The DNAinfo archives brought to you by WNYC.
Read the press release here.

A New Starbucks is Coming to the South Bronx Next Month

By Eddie Small | August 26, 2015 5:50pm
 A new Starbucks is on its way to the South Bronx at 161st Street and Morris Avenue and should open in late September.
A new Starbucks is on its way to the South Bronx at 161st Street and Morris Avenue and should open in late September.
View Full Caption
DNAinfo/Eddie Small

CONCOURSE — Starbucks is on its way to the South Bronx.

The mega chain will open a new outpost at 161st Street and Morris Avenue, right across from the Bronx Hall of Justice and close to Yankee Stadium in late September. The storefront already bears the iconic logo.

Cary Goodman, executive director of the 161st Street Business Improvement District, said he was excited about a Starbucks coming into the neighborhood and hoped it was a sign that more eateries are on the way.

"This is the capital district of The Bronx," he said, "so it makes sense that there would be an upgrade in the kind of food and drinking options."

"I’m hoping that they’re going to sort of signal a shift away from the fast food epidemic," he continued.

The Italian coffee and pastry shop Palombo officially opened up a new location earlier this summer right by Yankee Stadium as well, and the nearby Bronx Museum of the Arts also has plans to open a cafe.

But Goodman isn't worried about too much competition, noting that demand was high enough that there would be enough business to go around, especially because of the density of people who come to the area and work in the courthouses.

"Every month there are 3,000 jurors called into The Bronx Hall of Justice and family court and civil court here," he said. "So that’s 3,000 jurors who typically are looking to fill their time between the morning and afternoon sessions with a meal or a snack or a place to open up their laptop or their iPhone and also have something to drink or eat, and there's just not enough of that here."

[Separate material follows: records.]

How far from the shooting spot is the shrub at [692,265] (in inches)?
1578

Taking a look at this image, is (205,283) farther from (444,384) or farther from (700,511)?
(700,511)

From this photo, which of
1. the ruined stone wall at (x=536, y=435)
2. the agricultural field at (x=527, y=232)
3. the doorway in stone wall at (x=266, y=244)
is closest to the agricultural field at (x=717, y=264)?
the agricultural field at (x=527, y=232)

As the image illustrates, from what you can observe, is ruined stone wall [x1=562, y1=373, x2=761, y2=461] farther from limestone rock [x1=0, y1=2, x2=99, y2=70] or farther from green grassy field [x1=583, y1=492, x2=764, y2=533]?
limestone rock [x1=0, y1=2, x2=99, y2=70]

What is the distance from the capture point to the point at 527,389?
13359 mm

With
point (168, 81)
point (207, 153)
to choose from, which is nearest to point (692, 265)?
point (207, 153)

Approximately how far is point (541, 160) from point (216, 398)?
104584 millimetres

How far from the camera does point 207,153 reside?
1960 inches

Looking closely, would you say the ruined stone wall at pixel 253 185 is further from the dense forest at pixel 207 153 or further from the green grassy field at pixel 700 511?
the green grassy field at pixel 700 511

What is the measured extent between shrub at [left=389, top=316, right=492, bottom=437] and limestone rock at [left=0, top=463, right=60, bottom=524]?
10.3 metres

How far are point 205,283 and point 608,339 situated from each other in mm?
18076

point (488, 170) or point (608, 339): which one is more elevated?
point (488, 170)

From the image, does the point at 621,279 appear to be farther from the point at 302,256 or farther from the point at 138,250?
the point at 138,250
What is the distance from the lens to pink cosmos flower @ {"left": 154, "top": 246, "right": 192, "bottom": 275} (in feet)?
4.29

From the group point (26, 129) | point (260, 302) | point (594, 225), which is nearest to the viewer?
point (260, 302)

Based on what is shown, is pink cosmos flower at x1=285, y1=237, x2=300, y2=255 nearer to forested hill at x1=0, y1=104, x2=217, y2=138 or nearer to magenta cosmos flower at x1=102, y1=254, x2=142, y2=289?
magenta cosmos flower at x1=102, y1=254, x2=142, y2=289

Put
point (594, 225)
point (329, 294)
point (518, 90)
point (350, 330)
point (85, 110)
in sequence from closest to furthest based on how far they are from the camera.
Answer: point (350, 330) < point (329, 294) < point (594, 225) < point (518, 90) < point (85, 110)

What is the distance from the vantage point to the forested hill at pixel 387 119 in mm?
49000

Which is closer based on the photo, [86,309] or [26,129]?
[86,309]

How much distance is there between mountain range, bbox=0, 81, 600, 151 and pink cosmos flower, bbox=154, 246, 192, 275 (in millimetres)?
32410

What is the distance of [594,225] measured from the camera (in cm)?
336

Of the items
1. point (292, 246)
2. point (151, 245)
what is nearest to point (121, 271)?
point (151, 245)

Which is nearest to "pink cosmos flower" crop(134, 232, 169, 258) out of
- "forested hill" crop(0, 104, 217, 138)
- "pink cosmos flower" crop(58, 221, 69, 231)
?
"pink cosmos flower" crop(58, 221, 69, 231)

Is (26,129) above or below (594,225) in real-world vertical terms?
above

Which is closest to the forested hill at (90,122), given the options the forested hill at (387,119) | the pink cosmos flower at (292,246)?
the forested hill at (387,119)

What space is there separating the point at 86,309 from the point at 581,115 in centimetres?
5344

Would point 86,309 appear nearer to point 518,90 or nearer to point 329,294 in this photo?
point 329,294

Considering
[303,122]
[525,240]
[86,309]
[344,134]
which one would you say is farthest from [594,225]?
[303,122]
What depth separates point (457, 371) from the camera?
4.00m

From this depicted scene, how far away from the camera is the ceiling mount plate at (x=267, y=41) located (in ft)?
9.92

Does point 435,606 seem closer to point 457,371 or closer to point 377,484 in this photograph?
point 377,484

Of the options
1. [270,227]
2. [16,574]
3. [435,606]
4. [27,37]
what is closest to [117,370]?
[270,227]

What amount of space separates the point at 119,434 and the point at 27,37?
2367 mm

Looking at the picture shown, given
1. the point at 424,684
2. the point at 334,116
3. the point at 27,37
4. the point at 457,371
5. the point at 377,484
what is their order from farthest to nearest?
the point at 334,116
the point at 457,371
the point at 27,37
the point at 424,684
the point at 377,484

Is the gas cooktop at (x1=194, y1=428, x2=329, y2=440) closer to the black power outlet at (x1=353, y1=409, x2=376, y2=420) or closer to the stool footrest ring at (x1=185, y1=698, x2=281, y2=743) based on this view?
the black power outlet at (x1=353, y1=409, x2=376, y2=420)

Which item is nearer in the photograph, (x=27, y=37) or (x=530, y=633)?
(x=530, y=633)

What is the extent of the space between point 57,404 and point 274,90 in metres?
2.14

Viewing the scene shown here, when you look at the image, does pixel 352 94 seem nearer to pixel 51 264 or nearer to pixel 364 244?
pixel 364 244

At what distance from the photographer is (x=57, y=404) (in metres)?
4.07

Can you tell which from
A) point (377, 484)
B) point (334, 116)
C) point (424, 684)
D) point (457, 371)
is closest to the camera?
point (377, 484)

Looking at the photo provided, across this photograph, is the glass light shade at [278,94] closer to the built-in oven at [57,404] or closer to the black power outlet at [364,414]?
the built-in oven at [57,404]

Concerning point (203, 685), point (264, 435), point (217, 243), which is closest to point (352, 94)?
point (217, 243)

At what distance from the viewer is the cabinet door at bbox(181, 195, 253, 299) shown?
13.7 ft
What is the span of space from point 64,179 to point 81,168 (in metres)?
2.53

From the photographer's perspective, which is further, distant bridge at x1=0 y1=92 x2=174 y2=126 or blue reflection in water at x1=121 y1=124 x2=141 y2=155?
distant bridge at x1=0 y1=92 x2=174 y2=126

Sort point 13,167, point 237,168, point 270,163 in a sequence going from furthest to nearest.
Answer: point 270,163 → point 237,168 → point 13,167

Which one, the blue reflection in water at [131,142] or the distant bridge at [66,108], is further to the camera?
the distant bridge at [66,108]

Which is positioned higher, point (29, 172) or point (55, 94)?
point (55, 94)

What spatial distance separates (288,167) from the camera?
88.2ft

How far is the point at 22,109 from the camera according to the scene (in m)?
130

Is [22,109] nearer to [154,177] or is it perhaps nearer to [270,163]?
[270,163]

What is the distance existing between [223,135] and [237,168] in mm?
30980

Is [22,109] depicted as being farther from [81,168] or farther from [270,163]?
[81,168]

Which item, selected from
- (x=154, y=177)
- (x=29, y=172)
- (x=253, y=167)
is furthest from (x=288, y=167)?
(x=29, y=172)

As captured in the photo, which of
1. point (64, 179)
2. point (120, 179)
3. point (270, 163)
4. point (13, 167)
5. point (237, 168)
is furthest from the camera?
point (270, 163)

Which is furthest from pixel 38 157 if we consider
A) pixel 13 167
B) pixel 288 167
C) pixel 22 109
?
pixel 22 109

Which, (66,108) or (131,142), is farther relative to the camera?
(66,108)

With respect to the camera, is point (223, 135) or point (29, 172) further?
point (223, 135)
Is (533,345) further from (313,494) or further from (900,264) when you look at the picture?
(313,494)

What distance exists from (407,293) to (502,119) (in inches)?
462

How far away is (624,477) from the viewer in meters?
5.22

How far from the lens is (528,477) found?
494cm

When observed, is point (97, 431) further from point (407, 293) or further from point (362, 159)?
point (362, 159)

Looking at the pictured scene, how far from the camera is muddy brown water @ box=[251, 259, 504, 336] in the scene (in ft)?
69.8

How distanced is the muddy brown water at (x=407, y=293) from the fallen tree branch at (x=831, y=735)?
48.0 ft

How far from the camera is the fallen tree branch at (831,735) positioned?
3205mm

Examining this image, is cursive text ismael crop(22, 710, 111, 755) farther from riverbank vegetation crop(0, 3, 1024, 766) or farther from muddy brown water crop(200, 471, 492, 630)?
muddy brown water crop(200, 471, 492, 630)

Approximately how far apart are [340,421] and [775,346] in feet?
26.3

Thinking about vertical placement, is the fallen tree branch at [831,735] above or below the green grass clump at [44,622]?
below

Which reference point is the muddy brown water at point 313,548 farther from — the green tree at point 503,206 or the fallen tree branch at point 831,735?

Although Starbucks has traditionally been seen as a harbinger of gentrification, a common concern in the South Bronx, Goodman said he did not see this being a problem with the cafe's new location because it was not coming to a particularly residential area.

He noted that the neighborhood is dominated more by municipal buildings, courts and parks than by apartment buildings.

"Apartment dwellers that are somehow going to feel the pressure of having a Starbucks on the commercial strip?" he said. "I don’t see it."